In a hypertensive emergency with signs of end-organ damage, which agent is most appropriate for immediate blood pressure reduction?

Explanation:
In a hypertensive emergency with end-organ damage, the priority is to lower blood pressure quickly but in a controlled, titratable way to prevent further organ injury while preserving cerebral and coronary perfusion. An IV agent that provides rapid, dose-adjustable reduction with balanced effects on vascular resistance and heart rate is ideal. Labetalol fits this role because it blocks both alpha-1 and beta receptors. This combination lowers systemic vascular resistance without causing a sharp drop in heart rate or cardiac output, reducing the risk of hypoperfusion and avoiding reflex tachycardia. Its onset is rapid, and clinicians can titrate the dose to achieve a safe BP level within minutes, making it a preferred first-line choice in many hypertensive emergencies. Nifedipine, especially the short-acting form, can cause an unpredictable and precipitous drop in BP with reflex tachycardia, potentially worsening ischemia. Hydralazine can lead to tachycardia, fluid retention, and an unpredictable response, making rapid titration harder. Enalaprilat (IV ACE inhibitor) acts more slowly and can cause first-dose hypotension in some patients, with less predictable immediate control. Thus, labetalol offers the most reliable, controllable control of BP in this urgent setting.

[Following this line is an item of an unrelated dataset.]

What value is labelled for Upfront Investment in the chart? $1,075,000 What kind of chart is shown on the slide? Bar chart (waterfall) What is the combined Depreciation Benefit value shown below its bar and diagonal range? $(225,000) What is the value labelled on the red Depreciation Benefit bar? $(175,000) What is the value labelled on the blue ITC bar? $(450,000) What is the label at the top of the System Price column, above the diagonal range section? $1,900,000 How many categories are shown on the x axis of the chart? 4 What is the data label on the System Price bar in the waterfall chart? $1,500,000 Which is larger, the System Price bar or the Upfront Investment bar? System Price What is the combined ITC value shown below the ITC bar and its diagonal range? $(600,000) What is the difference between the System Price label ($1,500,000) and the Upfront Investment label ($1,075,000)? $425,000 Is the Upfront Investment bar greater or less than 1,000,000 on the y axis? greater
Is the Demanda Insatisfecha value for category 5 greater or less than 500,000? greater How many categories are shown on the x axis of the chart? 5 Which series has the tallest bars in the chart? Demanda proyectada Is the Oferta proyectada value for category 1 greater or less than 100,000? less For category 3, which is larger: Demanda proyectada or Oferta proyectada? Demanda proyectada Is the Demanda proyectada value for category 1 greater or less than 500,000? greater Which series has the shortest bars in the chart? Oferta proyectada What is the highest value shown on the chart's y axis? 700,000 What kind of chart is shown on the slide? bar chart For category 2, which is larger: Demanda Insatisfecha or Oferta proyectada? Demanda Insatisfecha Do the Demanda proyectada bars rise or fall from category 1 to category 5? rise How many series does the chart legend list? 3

In a hypertensive emergency with end-organ damage, the priority is to lower blood pressure quickly but in a controlled, titratable way to prevent further organ injury while preserving cerebral and coronary perfusion. An IV agent that provides rapid, dose-adjustable reduction with balanced effects on vascular resistance and heart rate is ideal. Labetalol fits this role because it blocks both alpha-1 and beta receptors. This combination lowers systemic vascular resistance without causing a sharp drop in heart rate or cardiac output, reducing the risk of hypoperfusion and avoiding reflex tachycardia. Its onset is rapid, and clinicians can titrate the dose to achieve a safe BP level within minutes, making it a preferred first-line choice in many hypertensive emergencies.

Nifedipine, especially the short-acting form, can cause an unpredictable and precipitous drop in BP with reflex tachycardia, potentially worsening ischemia. Hydralazine can lead to tachycardia, fluid retention, and an unpredictable response, making rapid titration harder. Enalaprilat (IV ACE inhibitor) acts more slowly and can cause first-dose hypotension in some patients, with less predictable immediate control. Thus, labetalol offers the most reliable, controllable control of BP in this urgent setting.